Fossology mines the top 1000 projects from Freshmeat on a nightly basis. Fossology uses the term mine to mean that it loads the software into its repository/db and does analysis on it. This is in contrast to doing an analysis on the XML Resource Definition File (Rdf) supplied by Freshmeat. Fossology also analyzes the Rdf file, as well, and produces statistics on it. The Rdf statistics will be one the fossology web site in the future.

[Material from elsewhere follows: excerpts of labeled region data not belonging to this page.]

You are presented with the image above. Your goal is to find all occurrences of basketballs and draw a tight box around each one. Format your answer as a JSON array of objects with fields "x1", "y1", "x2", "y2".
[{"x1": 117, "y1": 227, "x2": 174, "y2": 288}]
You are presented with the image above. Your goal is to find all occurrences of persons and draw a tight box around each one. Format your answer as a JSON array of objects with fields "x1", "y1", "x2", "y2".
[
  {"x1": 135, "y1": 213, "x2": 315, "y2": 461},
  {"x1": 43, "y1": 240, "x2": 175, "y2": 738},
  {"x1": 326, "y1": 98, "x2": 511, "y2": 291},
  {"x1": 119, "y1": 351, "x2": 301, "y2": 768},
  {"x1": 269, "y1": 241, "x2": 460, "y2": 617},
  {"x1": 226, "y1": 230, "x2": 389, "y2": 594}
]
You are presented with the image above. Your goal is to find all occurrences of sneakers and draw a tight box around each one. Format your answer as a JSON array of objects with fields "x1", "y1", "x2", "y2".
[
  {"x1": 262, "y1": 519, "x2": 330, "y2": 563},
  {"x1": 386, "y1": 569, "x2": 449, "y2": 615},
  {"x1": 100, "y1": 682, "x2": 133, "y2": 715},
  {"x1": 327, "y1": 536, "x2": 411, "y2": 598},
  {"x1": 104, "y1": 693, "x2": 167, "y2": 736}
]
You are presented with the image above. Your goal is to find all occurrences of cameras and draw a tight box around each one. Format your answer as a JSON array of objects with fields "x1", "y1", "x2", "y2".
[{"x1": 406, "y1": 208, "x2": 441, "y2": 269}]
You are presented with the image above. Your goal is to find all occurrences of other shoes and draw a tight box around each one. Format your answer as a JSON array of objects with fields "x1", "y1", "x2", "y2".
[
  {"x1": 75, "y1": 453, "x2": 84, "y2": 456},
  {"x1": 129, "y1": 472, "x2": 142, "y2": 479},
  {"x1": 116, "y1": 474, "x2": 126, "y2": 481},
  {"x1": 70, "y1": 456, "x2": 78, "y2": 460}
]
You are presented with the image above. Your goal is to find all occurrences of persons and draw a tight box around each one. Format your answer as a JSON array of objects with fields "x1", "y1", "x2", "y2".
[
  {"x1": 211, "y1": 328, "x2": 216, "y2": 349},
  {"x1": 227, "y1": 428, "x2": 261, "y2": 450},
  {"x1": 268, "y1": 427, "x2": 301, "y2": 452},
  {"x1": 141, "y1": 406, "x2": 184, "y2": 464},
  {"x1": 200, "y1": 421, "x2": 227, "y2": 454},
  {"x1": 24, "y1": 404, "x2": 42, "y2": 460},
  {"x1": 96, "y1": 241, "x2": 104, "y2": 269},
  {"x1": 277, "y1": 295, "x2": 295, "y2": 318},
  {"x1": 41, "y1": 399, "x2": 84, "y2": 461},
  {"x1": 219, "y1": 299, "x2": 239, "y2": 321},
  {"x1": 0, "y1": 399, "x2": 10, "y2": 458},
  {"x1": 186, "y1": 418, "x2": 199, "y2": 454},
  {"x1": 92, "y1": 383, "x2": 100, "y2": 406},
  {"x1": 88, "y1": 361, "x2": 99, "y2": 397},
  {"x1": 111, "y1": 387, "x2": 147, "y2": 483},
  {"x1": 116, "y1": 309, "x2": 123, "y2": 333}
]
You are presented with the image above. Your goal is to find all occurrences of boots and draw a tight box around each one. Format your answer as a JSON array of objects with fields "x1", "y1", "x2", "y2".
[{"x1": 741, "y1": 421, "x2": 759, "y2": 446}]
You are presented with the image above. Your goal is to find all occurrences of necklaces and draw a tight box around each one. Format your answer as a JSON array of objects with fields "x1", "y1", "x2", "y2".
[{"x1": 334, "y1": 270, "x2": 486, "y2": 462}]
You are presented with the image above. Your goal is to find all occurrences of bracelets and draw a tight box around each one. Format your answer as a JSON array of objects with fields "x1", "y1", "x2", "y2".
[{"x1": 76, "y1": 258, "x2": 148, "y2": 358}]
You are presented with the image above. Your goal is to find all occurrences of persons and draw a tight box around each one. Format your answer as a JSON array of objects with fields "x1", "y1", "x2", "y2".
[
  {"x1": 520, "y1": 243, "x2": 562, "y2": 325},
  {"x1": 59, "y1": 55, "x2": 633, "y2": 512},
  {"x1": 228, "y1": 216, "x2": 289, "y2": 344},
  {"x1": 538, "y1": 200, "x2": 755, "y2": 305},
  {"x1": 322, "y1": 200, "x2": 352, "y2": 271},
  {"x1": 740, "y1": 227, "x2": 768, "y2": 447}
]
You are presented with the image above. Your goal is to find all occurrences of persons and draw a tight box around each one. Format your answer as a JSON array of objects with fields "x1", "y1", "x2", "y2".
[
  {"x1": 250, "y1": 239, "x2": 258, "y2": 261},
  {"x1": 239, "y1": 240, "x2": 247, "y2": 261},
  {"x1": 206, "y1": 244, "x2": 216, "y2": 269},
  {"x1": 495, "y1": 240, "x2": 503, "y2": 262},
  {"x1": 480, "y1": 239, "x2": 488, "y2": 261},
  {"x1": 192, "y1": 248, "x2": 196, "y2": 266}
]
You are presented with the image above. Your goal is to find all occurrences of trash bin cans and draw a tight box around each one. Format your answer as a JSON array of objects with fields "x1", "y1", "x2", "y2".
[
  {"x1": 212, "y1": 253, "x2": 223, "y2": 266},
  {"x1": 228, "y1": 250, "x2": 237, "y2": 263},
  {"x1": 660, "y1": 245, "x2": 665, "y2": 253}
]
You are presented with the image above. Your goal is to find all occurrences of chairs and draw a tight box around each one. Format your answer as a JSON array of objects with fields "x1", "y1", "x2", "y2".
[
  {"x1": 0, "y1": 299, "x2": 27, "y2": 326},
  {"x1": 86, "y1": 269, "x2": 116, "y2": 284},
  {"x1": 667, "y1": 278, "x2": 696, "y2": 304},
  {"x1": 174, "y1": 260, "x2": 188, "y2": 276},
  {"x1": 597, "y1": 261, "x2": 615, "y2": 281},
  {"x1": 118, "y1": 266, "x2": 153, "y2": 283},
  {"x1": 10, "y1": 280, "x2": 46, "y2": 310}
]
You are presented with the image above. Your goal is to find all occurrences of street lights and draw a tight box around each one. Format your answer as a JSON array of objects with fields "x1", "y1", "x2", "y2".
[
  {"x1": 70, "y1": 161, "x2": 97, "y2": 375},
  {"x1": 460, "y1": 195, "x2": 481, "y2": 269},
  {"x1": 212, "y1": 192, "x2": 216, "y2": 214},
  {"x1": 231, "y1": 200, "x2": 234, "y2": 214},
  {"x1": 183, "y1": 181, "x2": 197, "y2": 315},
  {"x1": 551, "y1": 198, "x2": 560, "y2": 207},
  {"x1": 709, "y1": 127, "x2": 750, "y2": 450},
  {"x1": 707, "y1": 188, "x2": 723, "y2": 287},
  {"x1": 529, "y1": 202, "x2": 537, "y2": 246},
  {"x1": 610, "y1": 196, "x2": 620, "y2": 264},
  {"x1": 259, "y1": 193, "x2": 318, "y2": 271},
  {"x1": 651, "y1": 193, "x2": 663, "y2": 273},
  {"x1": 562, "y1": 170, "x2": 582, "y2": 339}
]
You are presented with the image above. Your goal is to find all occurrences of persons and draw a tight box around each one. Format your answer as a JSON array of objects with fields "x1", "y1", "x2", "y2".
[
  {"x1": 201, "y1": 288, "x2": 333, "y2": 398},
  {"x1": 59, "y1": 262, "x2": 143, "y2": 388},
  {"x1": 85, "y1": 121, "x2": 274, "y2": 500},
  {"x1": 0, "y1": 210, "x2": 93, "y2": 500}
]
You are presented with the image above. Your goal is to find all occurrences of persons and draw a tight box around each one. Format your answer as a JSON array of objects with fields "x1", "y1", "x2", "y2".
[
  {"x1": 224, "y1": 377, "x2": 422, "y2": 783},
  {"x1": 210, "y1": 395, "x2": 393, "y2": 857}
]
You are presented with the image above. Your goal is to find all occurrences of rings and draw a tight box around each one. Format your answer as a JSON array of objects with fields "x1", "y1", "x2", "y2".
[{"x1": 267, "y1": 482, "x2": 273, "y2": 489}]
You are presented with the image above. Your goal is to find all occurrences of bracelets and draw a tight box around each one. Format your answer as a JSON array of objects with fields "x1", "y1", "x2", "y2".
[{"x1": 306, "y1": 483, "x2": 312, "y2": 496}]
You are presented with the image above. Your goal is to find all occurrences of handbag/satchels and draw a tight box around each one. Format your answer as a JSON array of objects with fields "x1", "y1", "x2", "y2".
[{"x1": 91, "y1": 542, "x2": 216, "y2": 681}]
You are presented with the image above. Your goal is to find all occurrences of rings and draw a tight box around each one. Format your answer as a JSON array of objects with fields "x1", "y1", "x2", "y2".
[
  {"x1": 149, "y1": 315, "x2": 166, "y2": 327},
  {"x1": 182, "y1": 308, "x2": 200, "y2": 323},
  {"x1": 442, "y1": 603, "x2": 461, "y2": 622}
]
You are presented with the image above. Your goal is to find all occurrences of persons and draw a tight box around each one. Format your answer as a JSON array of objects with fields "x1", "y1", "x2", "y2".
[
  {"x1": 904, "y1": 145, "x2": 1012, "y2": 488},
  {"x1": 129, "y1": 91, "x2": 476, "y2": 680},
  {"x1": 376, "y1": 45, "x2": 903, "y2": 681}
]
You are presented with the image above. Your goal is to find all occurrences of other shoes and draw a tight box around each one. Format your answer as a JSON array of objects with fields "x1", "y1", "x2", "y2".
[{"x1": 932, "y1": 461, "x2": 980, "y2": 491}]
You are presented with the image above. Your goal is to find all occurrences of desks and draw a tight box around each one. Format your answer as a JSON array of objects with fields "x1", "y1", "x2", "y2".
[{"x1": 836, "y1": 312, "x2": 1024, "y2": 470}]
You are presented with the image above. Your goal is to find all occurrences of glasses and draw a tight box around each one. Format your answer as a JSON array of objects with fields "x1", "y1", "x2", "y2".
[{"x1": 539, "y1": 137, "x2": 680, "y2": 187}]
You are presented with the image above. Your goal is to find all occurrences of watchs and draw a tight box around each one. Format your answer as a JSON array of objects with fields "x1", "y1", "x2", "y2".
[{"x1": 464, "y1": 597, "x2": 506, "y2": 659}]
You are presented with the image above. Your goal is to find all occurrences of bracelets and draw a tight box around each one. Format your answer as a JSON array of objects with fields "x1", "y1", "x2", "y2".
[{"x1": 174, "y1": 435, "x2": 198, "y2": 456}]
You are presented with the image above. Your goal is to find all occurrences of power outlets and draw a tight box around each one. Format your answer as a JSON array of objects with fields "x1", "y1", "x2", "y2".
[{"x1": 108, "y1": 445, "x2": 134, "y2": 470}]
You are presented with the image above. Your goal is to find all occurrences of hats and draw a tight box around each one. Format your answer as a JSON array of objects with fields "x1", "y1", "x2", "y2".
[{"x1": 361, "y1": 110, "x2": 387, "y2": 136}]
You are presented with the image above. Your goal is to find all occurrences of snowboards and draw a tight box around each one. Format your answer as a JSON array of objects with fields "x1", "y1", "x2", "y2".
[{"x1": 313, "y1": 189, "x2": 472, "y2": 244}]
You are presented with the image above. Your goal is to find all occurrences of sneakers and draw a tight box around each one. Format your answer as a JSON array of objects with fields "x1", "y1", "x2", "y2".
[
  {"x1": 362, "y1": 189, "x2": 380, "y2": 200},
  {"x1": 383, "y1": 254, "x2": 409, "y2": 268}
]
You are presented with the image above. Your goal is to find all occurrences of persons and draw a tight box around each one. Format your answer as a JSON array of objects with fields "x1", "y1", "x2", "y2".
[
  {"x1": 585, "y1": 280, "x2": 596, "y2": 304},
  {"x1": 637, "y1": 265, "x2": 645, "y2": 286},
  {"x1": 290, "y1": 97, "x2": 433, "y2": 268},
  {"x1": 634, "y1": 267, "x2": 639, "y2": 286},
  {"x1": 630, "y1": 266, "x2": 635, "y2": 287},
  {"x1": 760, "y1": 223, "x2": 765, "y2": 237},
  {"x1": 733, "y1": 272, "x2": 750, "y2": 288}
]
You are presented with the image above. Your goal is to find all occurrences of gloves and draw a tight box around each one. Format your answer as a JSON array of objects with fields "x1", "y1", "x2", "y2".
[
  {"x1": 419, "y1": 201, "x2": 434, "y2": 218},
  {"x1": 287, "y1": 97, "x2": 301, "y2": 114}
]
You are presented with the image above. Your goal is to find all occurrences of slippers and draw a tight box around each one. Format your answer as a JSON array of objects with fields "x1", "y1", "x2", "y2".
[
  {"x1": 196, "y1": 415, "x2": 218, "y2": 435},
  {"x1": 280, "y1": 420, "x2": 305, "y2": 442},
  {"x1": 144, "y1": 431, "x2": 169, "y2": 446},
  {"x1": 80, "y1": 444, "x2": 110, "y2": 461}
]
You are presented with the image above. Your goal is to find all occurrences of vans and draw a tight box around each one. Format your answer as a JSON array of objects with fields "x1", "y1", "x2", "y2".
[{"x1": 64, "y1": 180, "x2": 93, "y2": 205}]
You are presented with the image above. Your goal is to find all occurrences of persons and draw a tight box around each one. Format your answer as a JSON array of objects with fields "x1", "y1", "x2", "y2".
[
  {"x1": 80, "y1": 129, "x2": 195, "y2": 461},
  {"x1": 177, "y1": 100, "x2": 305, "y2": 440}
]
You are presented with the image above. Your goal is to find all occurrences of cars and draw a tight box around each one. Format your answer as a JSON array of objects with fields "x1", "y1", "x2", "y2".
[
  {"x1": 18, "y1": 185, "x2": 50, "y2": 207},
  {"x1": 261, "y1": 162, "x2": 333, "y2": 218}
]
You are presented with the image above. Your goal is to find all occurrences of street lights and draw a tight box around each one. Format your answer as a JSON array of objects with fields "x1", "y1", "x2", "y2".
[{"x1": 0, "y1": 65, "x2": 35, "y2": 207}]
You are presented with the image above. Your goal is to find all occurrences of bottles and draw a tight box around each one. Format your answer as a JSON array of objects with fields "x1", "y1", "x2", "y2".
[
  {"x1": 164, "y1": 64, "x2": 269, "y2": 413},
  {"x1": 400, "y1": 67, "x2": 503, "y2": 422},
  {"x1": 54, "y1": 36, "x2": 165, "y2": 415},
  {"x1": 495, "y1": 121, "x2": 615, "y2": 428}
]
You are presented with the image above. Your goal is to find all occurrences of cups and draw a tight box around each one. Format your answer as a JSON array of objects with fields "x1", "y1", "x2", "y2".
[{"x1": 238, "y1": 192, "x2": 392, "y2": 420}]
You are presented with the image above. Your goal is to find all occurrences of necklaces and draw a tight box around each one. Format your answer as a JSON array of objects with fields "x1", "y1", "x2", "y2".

The high level view of the mining process can be described in the following steps:

  1. Seed the repository/db with the top 1000 projects
  2. After the seed has been completed, on a nightly basis:
    1. Obtain the Freshmeat Resource Definition File (Rdf) file.
    2. Compare the previous top 1000 projects to the current top 1000.
    3. Reload any of the top 1000 that have had:
      1. a latest_revision change or
      2. Is new to the top 1000.

Issues Encountered when Harvesting

There are currently some issues that crop up that keep Fossology from harvesting all top 1000 projects. It can currently harvest approximately 500 of the top 1000 projects; however, ways to harvest all 1000 are under investigation.

No Compressed Archives

The first issue Fossology encounters is that not everyone uses or supplies a tar archive. We try to gather either .zip, .bz2 or .gz tar files. If the project does not supply one of those types, there is nothing for it to load. Fossology is investigating how to obtain these projects in an automated way.
Support for other types of archives (e.g. RPM's) is planned for the future. See Next Steps below.

Url does not point to a Downloadable Item

The second issue Fossology encounters is that many of the url's that point to downloads don't actually point to downloadable files. Instead, they often point to the project's home page, where one can find a download link. This issue has made collecting all top 1000 projects much harder than anticipated. Fossology is currently investigating the use of a web crawler, or some other technology, to obtain the archives that use these types of urls.

Data Gathered

None of the Freshmeat Rdf information is stored in our repository. Some of the values from the Rdf are stored, but not like FLOSSmole.
See other Fossology documentation for descriptions of what data is analyzed by the repository/db/agents. The process described here uses the following Freshmeat Rdf data:

  • Project Rank - the current Freshmeat rank for that day.
  • Project_short_name - the abbreviated name of the project.
  • Either .zip, .bz2, .gz tar archives - bz2 is favored due to it's smaller size.
  • Latest_revision - the value from the <latest_release><latest_release_version> for each Top 1000 project in the Rdf.

Next Steps

Fossology is seeking to improve its process in the following ways:

  • Increase harvest, develop or use methods that allow us to harvest those indirect links to down-loadable archives.
  • Develop a method of harvesting archives that have no archives in the Rdf.
  • Support obtaining RPM's as an archive type.
  • Support for obtaining and uploading Debian format archives.

Programs Used

The following programs are used in the Freshmeat process.

  • GetFM - Driver shell script run by cron.
  • maketop1k - extract the XML entries in the Freshmeat Rdf for a specified number of projects, 1000 is default.
  • diffm - diff consecutive days of the top 1000 XML files looking for differences in latest_release and for new projects in the top 1000.
  • get-projects - given an XML Rdf file format, parse and get via wget as many projects as possible.
  • cp2foss - loads 1 or more projects into the repository/db.

For more detailed information on the process see the above man pages and the Readme.